## Exercise prompt:
Rewrite the stretch from "This course will introduce" through "for statistical inference." in the R statistics course description below, substituting "RStudio" for "R Studio".

── Extract provided

To foster international participation, this course will be held online

 

 

 

Course overview

This course will introduce scientists and practitioners interested in applying statistical approaches in their daily routine using R as a working environment. Participants will be introduced into the mysteries of R and R Studio while learning how to perform common statistical analyses. After a short introduction on R and its principles, the focus will be on questions that could be addressed using common statistical analyses, both for descriptive statistics and for statistical inference.

TARGETED AUDIENCE & ASSUMED BACKGROUND

The course is aimed at early-career researchers (PhD students, early postdocs) or any other types of practitioners interested in widening their analytical toolbox. The course is structured in a way that even an inexperienced and naïve attendee could take advantage of the possibilities offered by the inclusion of statistical analyses using R. There will be a mix of lectures and hands-on practical exercises using R as a freely available software and online resources.

────
── Entries provided

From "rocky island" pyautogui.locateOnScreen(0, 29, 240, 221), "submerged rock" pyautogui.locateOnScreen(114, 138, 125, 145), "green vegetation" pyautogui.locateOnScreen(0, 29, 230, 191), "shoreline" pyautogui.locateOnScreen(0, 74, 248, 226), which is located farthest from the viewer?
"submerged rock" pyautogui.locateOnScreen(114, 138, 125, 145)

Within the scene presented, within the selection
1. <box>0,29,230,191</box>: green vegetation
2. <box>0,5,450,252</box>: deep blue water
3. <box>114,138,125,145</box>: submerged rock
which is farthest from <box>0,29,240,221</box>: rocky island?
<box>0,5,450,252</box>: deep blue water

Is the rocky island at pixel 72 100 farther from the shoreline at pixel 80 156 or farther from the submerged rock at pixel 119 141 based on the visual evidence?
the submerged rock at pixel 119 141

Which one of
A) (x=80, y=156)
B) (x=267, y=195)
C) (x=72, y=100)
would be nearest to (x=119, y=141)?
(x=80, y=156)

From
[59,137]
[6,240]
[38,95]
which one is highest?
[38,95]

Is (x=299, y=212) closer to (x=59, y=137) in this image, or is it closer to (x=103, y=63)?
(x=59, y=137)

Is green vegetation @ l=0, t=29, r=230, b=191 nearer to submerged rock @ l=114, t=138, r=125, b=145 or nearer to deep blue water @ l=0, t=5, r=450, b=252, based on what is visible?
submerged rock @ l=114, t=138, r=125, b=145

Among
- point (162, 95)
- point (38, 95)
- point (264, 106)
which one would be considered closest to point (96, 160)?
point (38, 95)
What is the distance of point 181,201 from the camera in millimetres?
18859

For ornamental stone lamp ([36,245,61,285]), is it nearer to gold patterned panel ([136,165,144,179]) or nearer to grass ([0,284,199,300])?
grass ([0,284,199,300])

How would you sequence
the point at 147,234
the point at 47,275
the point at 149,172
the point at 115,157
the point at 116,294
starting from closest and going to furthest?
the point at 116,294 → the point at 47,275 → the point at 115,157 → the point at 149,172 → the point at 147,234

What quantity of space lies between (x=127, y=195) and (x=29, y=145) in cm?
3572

────

## The reply:
This course will introduce scientists and practitioners interested in applying statistical approaches in their daily routine using R as a working environment. Participants will be introduced into the mysteries of R and RStudio while learning how to perform common statistical analyses. After a short introduction on R and its principles, the focus will be on questions that could be addressed using common statistical analyses, both for descriptive statistics and for statistical inference.